Data records:
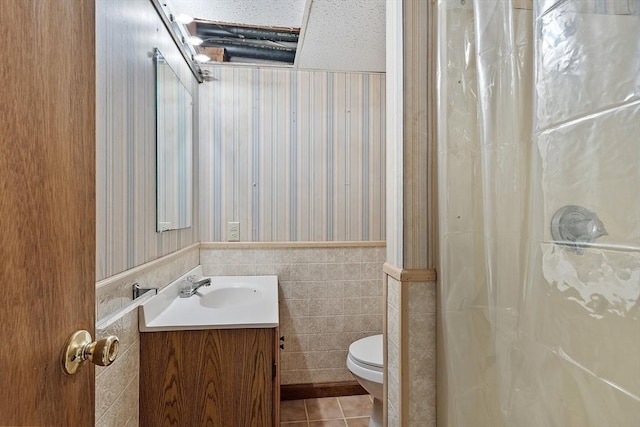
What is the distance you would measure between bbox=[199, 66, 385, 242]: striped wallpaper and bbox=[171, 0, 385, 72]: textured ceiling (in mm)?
309

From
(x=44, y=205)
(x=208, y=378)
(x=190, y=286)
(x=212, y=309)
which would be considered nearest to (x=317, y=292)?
(x=190, y=286)

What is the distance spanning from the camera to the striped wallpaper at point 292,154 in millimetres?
2428

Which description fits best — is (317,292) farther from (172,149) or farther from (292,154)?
(172,149)

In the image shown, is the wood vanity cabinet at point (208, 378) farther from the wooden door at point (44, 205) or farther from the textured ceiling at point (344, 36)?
the textured ceiling at point (344, 36)

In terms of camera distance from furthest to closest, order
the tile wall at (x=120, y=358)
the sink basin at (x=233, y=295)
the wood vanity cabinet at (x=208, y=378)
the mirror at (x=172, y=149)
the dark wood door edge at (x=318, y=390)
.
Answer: the dark wood door edge at (x=318, y=390) < the sink basin at (x=233, y=295) < the mirror at (x=172, y=149) < the wood vanity cabinet at (x=208, y=378) < the tile wall at (x=120, y=358)

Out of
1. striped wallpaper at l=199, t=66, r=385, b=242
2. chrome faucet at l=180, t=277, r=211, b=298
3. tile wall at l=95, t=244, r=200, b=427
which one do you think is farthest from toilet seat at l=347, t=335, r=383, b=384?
tile wall at l=95, t=244, r=200, b=427

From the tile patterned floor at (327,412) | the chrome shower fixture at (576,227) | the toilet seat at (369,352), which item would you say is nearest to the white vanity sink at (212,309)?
Result: the toilet seat at (369,352)

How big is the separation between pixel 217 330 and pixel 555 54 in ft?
4.38

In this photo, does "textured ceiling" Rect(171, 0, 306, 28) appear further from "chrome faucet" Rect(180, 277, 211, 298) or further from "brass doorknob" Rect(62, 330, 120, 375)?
"brass doorknob" Rect(62, 330, 120, 375)

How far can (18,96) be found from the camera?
1.58 feet

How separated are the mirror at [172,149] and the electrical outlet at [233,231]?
330 millimetres

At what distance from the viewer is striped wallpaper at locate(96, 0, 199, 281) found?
114 cm

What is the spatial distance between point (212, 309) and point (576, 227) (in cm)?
139

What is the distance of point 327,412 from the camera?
89.4 inches
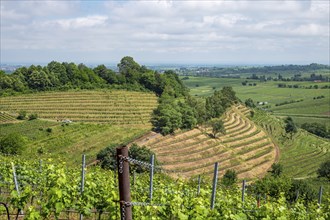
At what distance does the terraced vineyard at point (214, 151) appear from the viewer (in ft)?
161

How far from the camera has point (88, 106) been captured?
2525 inches

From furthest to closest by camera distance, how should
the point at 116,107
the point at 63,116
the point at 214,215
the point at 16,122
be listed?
the point at 116,107 < the point at 63,116 < the point at 16,122 < the point at 214,215

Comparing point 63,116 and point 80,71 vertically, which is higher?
point 80,71

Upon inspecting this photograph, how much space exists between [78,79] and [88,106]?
14.5 metres

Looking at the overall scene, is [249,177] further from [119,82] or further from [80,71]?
[80,71]

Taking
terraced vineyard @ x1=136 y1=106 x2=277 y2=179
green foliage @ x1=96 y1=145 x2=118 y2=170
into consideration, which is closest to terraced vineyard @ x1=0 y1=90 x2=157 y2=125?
terraced vineyard @ x1=136 y1=106 x2=277 y2=179

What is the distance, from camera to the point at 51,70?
76062mm

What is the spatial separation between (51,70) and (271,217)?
2929 inches

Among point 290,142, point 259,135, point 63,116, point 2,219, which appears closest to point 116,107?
point 63,116

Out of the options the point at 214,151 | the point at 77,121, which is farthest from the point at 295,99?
the point at 77,121

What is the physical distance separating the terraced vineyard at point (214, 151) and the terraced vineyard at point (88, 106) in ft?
30.3

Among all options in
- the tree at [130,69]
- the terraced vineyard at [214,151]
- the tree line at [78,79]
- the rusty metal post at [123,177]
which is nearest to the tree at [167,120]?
the terraced vineyard at [214,151]

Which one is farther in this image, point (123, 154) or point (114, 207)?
point (114, 207)

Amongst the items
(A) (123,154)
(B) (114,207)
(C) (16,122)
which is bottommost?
(C) (16,122)
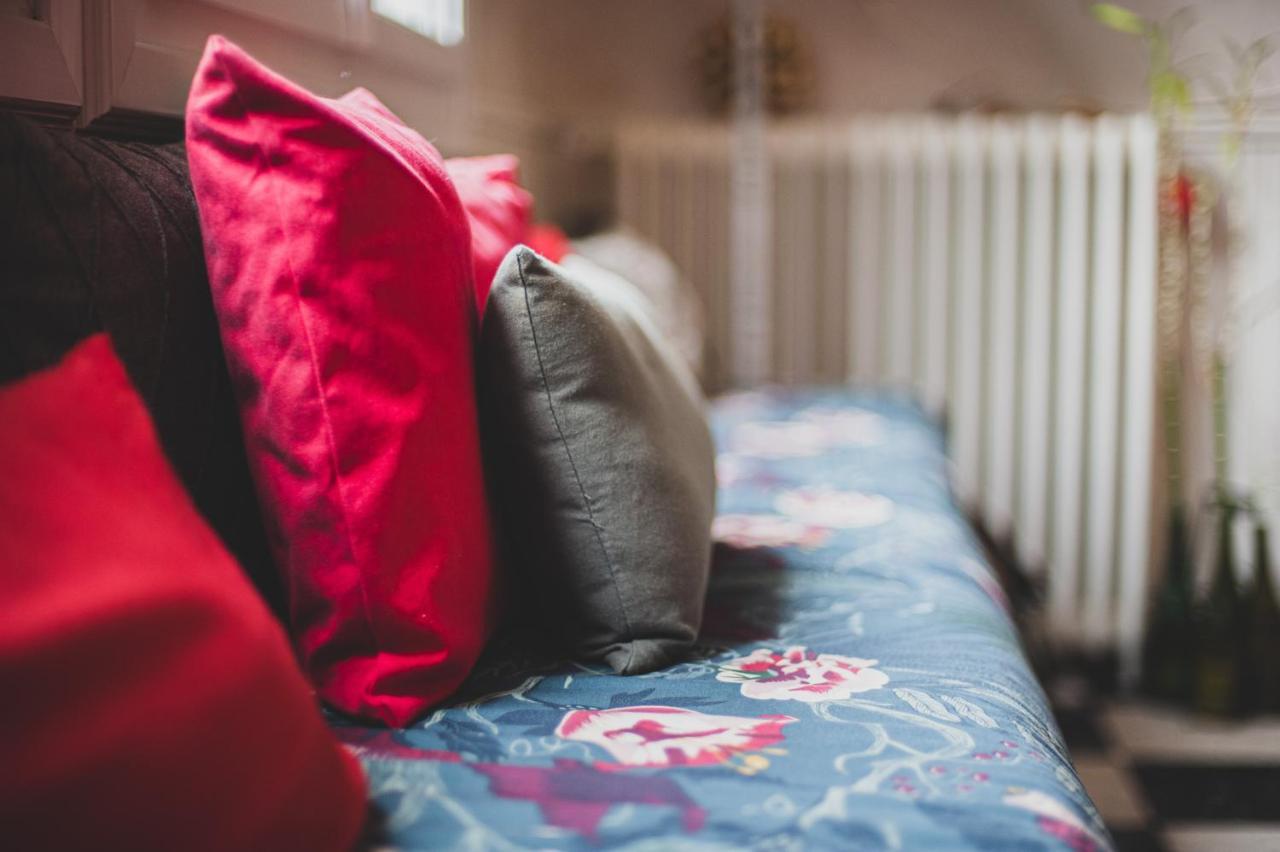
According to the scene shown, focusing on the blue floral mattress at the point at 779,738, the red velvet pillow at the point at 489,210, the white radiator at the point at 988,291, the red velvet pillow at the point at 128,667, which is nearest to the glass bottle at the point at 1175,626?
the white radiator at the point at 988,291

▸ **Problem to solve**: Repeat the lines that begin with the one containing "Among point 290,142, point" and continue through the end of the data records, including both ends. Leave the pictures out of your answer.

▸ **Answer to the exercise**:
Among point 290,142, point 259,135, point 63,116, point 2,219, which appears closest to point 116,107?
point 63,116

Out of the options the point at 214,151 | the point at 77,121, which is farthest from the point at 295,99?
the point at 77,121

What is the physical distance separating the terraced vineyard at point (214, 151) and the terraced vineyard at point (88, 106) in ft?
30.3

Among all options in
- the tree at [130,69]
- the terraced vineyard at [214,151]
- the tree line at [78,79]
- the rusty metal post at [123,177]
which is nearest to the tree at [167,120]?
the terraced vineyard at [214,151]

Which one is farther in this image, point (123, 154) or point (114, 207)?
point (114, 207)

Amongst the items
(A) (123,154)
(B) (114,207)
(C) (16,122)
which is bottommost?
(C) (16,122)
According to the scene shown, focusing on the blue floral mattress at the point at 779,738, the red velvet pillow at the point at 489,210, the white radiator at the point at 988,291, the red velvet pillow at the point at 128,667, which is nearest to the glass bottle at the point at 1175,626?
the white radiator at the point at 988,291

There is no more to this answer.